## [PASSAGE SHOWN]
::::::::::

Welcome back to our case study series! To see the previous installments, please check out the first three parts:
- Ask Big Ern: A Safe Withdrawal Rate Case Study for “John Smith”
- Ask Big Ern: A Safe Withdrawal Rate Case Study for “Captain Ron”
- Ask Big Ern: A Safe Withdrawal Rate Case Study for “Rene”
Though, before we get started, I got a favor to ask: The nomination phase for the 2018 Plutus Awards is underway until September 8. Please take the time to nominate your favorite bloggers and podcasters to give them the recognition they deserve:
You don’t have to fill out the entire form and you can nominate each blog/podcast in multiple categories. And if you like that one blog that does a lot of research on Safe Withdrawal Rates and publishes case studies for fellow FIRE enthusiasts and other fun personal finance content (wink, wink) please consider nominating it in one (or all?) of the following categories:
- Best New Personal Finance Blog (Yes, that blog was started in 2016!)
- Best Financial Independence/Early Retirement Blog
- Best Investing Blog
- Best Retirement Blog
But now back to our case study. Mrs. Greece, not her real name, not even her country of origin, contacted me a while back and wanted me to take a look at her financial situation. Here’s Mrs. Greece’s background…
We are both immigrants but from different countries. We’ve resided in the USA for 17+ years. I’m 42 and he’ll be 49 soon. We have two children (rising 6th and 3rd graders). We live in a city in one of the Southeast states (it has 5-6% income tax).
My husband is definitely a breadwinner for our family as he makes $144k (plus 15% bonus of the base salary for the last few years, but it all depends on his employer’s overall financial situation as he’s not in sales. If the company didn’t make good numbers, he would get a much lower bonus if at all). I earn a little over $60k.
Re our financial assets, they were worth $2.2M on 6/30/17. I guess, I should be jumping happily, but I don’t as it’s all on paper like some kind of mirage. The breakdown of the above number is as follows:
- Our 401k’s – $1.12M (His $760K and mine is $360K);
- Our Roth IRA’s – $230K;
- Taxable accounts – $860K ($450k in 50 individual dividend blue-chip stocks, $200k in 3 mutual funds, $100K in I-Bonds, and the rest in CD’s).
- AA stands at 78/22 today.
- Our house is paid for and I’d estimate its value just above $200k. Since we must always have a shelter, its value is excluded from our financial assets above.
I’m lumping together CD’s and I-bonds in taxable accounts along with bond and TIPS funds in 401k to get to this 22% of bonds. I must admit that I’m quite clueless about bonds, but Mr. Bogle says one needs them so we have them. As they seem to be correlated in the same direction as equities in this bull market it’s scary to increase them though. What I’m not sure is whether it’s smart to hold a TIPS fund. I got this idea from reading financial articles and Bogleheads forums in the past.
First of all, congrats on building such an impressive portfolio. I think it would be more tax efficient to keep some of your bonds in the 401k if you have a decent low expense ratio bond fund available.

::::::::::

## [SOURCE EXCERPT]
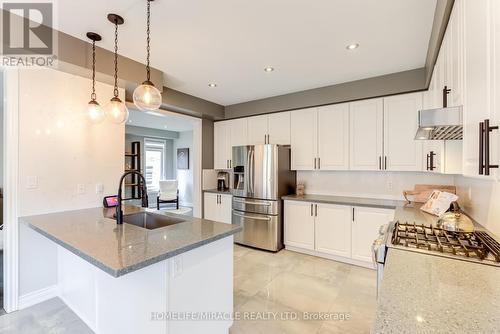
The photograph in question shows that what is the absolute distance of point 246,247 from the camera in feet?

::::::::::

## [WHAT TO DO]
1) Using the Mrs. Greece case study, decide whether each statement agrees with the text: (a) the couple counts the value of their house among their financial assets; (b) part of the taxable accounts is held in I-Bonds worth $100K; (c) the nomination phase for the 2018 Plutus Awards runs until September 8. Answer yes or no for each and quote the words that decide it.
2) Write the next part of the Mrs. Greece case study, picking up after its final sentence.

## [RESULTS IN ORDER]
1)
(a) No: "its value is excluded from our financial assets above."
(b) Yes: "$100K in I-Bonds"
(c) Yes: "The nomination phase for the 2018 Plutus Awards is underway until September 8."

2)
How about expenses?
Expenses have averaged $50-60k/year for the last 6 years. If we were to quit working right now, I’d assume that costs for summer camps and after school would be replaced by insurance fees, so I’d definitely keep $60-65k for this analysis.
Nice! I like how carefully you have monitored your budget and how you kept a lid on expenses despite the impressive combined salary! You definitely avoided lifestyle inflation!
I’m also curious about the analysis that excludes part-time work as well. I’d rather work in my current position for another few years than start driving for Uber at nights unless I was fired or laid off. I would be better at volunteering at a library, e.g. […] [W]e wouldn’t rule out living a few years in the EU after the kiddos finish HS just to save on the healthcare insurance. […] So…geographical arbitrage might be in the cards as well.
That’s good to know! Let’s do the analysis and find a fail-safe withdrawal rate! Though you can always use geographic arbitrage just in case!
Unless something drastically changes, the blue-chip stocks would be the last thing we would sell. Right now I sort of consider them as our inheritance for our kids. They’re on the way to generate $13k+ in dividends this year but are reinvested.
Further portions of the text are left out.